Russian MP Demands Ability to Shut Off Internet in Islamic State Regions

Reuters
Reuters

Russian MP Oleg Nilov of the Fair Russia Party wants the government to have the ability to shut off the internet in Islamic State (ISIS/ISIL) regions across Syria and Iraq.

“I’m asking you to consider the possibility to initiate on the international arena the issue of blocking internet access on the territory controlled by Islamic State,” he wrote to Foreign Minister Sergei Lavrov.

Nilov believes if the international community can shut off the internet they can destroy the Islamic State.

He also noted that, with the use of ICANN [Internet Corporation for Assigned Names and Numbers] with the U.S. government, they can “regulate issues related to domain names, IP addresses and other aspects” of the internet.

In 2009, ICANN received “sovereignty” from the U.S. government.
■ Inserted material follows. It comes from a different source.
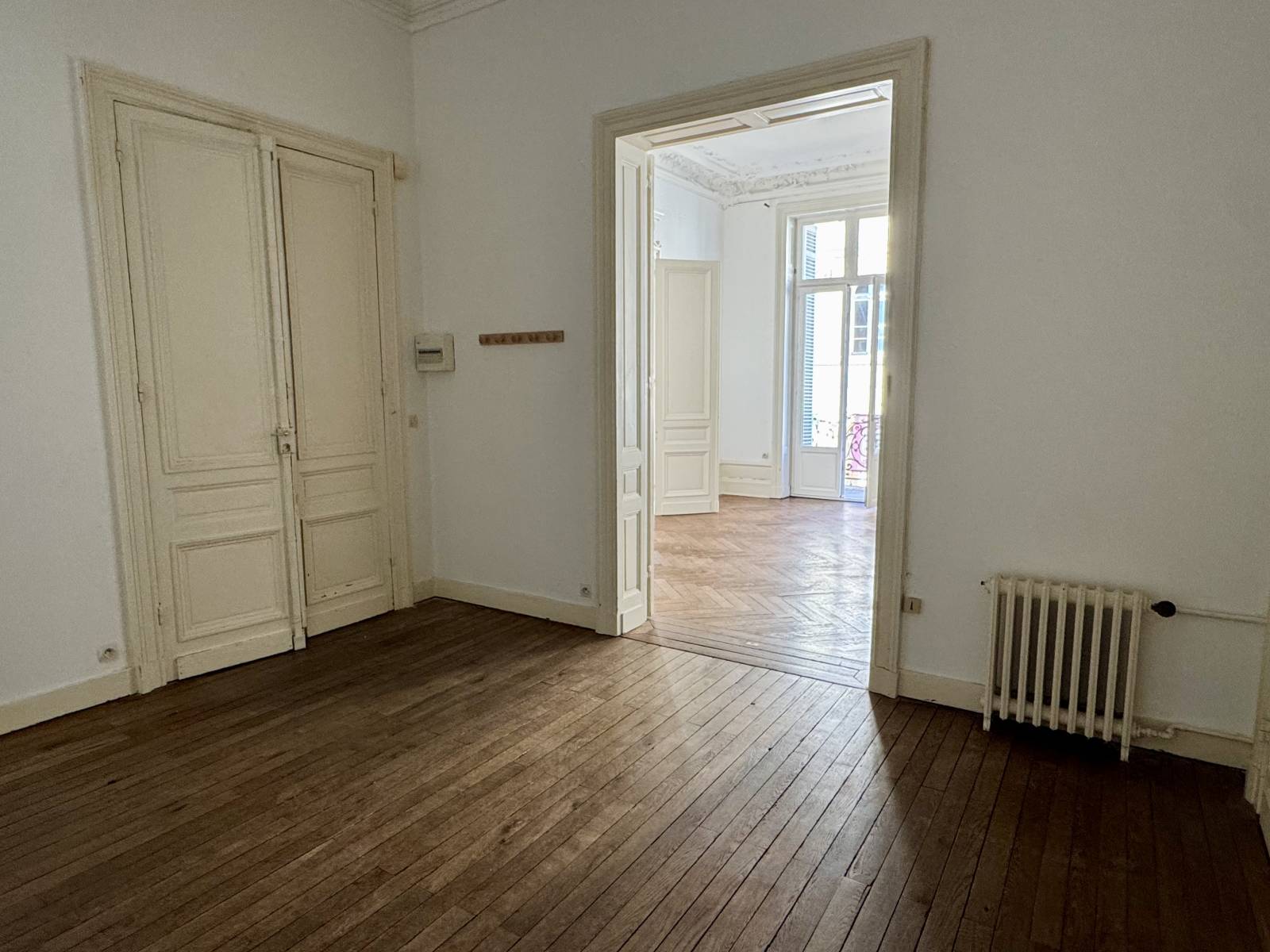 Appartement T2 bis à louer – Bordeaux centre / Rue Abbé de l’Épée – 1 020,33 € CC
“It’s a huge moment for the Internet,” explained Paul Levins, ICANN’s executive officer and vice president of corporate affairs. “It really means that this resource is free from control, it’s not being directed by any one entity but will be coordinated by stakeholders for all Internet users everywhere.”

The U.S. Department of Commerce established ICANN to maintain the internet’s traffic by matching “Web addresses to their corresponding addresses.”

Nilov used the messenger app Telegram as an example of why this idea could work. Last November, the messenger app blocked around 78 Islamic State accounts in twelve languages, but militants formed new ones as soon as the service deleted the old ones.

“Use of the Internet not only helps the militants communicate with each other, engage in agitation and propaganda, and recruitment, but also to carry out financial activities, in particular, to carry out transfers through a system of Swift,” continued Nilov.

He claimed the U.S. can do this since the government allegedly shut off the internet in North Korea in 2014, though no one took responsibility for that blackout. Many suspected the United States because of an ongoing feud regarding the film The Interview, which satirized North Korean dictator Kim Jong-un.

The tech companies in the U.S. who monitor North Korea’s network claimed “it appeared to have suffered a concerted denial-of-service attack, in which a target’s internet equipment is overwhelmed by spurious traffic.”

North Korea only has 1,000 web addresses, which makes it vulnerable. The communist country works off of “a single service provider and one connection to the outside world, via China.”

“Any one of us that was upset because we couldn’t watch the movie, you could do that,” stated Dan Holden, director of security research at Arbor Networks. “Their internet is just not that sophisticated.”

The Islamic State uses social media accounts, mainly Twitter, to promote their “caliphate” across the world. In February, former National Security Council staffer Hillary Mann Leverett claimed the terrorist group sends out 90,000 social media messages a day. Others believe the number is actually double that number.

“My best estimate is something over 200,000 a day, including retweets, but that comes with a lot of caveats,” explained J.M. Berger, a non-resident fellow at the Brookings Institution. “It is not entirely possible to break down members vs. fanboys and the bulk of accounts don’t visibly differentiate. But a plurality of the accounts we examined for the study appeared to be based in Iraq and Syria.”

Breitbart News regularly reports how militants use social media to recruit Westerners, especially women. The Institute for Strategic Dialogue and the International Center for the Study of Radicalization at King’s College discovered that the feeling of “sisterhood” was just as much of a draw as finding a mujahid groom for the majority of women from the West.